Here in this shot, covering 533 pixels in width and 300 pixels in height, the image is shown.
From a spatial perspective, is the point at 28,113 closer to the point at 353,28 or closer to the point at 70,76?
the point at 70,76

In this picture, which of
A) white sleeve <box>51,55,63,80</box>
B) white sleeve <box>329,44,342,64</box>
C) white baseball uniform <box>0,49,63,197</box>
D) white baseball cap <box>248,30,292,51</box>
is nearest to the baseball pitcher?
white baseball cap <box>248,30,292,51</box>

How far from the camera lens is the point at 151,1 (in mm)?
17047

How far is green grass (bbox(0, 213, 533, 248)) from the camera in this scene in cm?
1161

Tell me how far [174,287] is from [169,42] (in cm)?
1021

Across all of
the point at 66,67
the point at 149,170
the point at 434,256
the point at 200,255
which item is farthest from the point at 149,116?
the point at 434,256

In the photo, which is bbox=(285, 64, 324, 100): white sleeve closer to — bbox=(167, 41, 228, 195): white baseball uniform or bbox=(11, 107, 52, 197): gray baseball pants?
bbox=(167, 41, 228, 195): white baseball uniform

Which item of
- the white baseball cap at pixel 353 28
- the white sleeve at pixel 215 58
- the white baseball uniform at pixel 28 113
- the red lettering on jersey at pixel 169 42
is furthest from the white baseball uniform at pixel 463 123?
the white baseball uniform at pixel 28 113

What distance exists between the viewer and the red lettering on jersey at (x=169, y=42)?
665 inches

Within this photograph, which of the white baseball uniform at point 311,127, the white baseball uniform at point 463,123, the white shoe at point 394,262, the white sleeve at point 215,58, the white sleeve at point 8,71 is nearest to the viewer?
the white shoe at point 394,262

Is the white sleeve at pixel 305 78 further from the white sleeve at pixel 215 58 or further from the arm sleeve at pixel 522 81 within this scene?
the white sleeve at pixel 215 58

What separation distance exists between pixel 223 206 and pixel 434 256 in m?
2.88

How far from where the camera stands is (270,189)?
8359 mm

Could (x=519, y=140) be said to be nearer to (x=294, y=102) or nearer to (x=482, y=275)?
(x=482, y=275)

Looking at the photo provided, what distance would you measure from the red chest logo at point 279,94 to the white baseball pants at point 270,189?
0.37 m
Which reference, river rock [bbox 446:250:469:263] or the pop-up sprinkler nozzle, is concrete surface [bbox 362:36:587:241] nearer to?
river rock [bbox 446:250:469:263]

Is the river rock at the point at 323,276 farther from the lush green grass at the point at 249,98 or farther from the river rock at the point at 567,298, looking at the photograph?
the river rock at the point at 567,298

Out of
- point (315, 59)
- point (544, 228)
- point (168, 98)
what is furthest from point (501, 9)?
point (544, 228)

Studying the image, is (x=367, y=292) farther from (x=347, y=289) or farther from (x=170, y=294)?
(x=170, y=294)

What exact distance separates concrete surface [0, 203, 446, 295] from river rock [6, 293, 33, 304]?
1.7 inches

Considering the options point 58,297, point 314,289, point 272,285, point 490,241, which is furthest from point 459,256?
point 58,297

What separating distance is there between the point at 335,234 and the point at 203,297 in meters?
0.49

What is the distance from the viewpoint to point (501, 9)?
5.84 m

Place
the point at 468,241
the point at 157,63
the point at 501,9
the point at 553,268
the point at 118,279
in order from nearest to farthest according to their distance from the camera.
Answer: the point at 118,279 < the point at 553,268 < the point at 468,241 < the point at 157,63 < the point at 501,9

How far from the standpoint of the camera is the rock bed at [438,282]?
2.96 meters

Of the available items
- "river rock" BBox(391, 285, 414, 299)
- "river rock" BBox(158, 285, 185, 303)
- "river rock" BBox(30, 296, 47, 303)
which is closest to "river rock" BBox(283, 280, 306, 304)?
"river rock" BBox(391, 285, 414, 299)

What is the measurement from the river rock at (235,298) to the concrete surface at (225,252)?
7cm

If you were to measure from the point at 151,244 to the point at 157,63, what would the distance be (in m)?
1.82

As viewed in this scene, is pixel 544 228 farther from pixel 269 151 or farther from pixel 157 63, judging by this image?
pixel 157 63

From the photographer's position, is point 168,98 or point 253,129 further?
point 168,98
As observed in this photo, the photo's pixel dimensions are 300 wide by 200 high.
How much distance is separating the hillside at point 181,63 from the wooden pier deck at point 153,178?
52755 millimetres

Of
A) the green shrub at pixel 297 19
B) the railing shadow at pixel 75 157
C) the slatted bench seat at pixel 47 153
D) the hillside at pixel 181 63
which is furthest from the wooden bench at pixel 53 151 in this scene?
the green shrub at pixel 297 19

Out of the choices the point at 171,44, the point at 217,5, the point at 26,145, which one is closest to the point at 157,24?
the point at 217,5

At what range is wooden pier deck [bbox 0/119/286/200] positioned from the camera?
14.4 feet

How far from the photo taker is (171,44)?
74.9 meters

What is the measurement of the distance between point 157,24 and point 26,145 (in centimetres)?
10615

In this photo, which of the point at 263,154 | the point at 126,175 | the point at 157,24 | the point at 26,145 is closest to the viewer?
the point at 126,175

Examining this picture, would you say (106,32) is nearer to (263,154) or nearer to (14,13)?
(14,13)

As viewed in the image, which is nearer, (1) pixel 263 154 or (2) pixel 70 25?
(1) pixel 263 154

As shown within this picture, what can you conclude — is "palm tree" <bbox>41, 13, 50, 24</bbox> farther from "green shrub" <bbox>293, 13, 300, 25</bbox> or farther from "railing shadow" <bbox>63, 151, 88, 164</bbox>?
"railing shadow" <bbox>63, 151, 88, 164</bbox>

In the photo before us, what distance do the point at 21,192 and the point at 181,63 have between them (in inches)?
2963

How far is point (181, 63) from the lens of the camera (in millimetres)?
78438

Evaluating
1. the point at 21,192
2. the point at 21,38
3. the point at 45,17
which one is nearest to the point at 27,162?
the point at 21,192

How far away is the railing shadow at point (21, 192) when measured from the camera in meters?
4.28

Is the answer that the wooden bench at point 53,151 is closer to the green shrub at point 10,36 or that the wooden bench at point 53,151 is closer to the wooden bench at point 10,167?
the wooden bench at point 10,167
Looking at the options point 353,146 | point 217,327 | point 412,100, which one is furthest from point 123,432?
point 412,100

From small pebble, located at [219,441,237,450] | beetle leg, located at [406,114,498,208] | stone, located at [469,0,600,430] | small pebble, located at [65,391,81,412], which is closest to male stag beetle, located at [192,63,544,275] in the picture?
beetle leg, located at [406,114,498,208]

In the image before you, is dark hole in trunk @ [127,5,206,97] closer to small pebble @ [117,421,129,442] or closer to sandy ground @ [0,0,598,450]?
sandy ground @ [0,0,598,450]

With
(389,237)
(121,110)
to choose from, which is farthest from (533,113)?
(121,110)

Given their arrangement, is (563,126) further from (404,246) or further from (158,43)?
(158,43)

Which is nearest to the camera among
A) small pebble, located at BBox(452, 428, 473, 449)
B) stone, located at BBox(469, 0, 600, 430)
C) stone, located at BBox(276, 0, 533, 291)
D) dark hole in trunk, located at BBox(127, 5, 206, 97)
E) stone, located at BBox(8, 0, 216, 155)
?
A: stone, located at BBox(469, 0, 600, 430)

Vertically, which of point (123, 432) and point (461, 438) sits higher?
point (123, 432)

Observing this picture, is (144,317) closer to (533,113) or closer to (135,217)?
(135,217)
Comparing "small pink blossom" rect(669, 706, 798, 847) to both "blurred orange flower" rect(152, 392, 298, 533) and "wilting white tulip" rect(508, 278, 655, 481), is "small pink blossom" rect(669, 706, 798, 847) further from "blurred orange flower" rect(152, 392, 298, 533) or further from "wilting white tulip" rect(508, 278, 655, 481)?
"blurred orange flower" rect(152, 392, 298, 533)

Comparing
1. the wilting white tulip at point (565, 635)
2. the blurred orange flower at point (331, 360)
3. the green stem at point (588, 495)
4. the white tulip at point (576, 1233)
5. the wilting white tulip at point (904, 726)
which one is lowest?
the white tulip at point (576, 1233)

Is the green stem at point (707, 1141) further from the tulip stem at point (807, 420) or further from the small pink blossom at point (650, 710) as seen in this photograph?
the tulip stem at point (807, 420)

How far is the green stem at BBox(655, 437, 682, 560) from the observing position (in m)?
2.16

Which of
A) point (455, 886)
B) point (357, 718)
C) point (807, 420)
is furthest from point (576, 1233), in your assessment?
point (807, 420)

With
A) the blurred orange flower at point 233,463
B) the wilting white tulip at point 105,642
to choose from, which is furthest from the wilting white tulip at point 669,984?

STATED PROBLEM: Print, word for word, the lines from the one that contains "Given their arrangement, is" through the last line of the items, with both of those lines included.

TASK SOLUTION:
Given their arrangement, is (563,126) further from (404,246) or further from (158,43)?
(158,43)

Which is nearest to the camera among
A) small pebble, located at BBox(452, 428, 473, 449)
B) stone, located at BBox(469, 0, 600, 430)
C) stone, located at BBox(276, 0, 533, 291)
D) dark hole in trunk, located at BBox(127, 5, 206, 97)
E) stone, located at BBox(8, 0, 216, 155)
?
A: stone, located at BBox(469, 0, 600, 430)

Vertically, which of point (123, 432) and point (461, 438) sits higher?
point (123, 432)

Observing this picture, is (144,317) closer to (533,113) or closer to (135,217)?
(135,217)
Comparing "small pink blossom" rect(669, 706, 798, 847) to both "blurred orange flower" rect(152, 392, 298, 533) and "wilting white tulip" rect(508, 278, 655, 481), is "small pink blossom" rect(669, 706, 798, 847) further from "blurred orange flower" rect(152, 392, 298, 533) or further from "wilting white tulip" rect(508, 278, 655, 481)?
"blurred orange flower" rect(152, 392, 298, 533)

Comparing
1. the wilting white tulip at point (565, 635)
2. the blurred orange flower at point (331, 360)
3. the green stem at point (588, 495)
4. the white tulip at point (576, 1233)
5. the wilting white tulip at point (904, 726)
which one is lowest?
the white tulip at point (576, 1233)

Is the green stem at point (707, 1141) further from the tulip stem at point (807, 420) or further from the small pink blossom at point (650, 710) as seen in this photograph?
the tulip stem at point (807, 420)

How far is the green stem at BBox(655, 437, 682, 560) from the observing position (in m)?
2.16

Which of
A) point (455, 886)
B) point (357, 718)
C) point (807, 420)
is furthest from point (576, 1233), in your assessment?
point (807, 420)

With
A) the blurred orange flower at point 233,463
B) the wilting white tulip at point 105,642
to choose from, which is furthest from the wilting white tulip at point 669,984?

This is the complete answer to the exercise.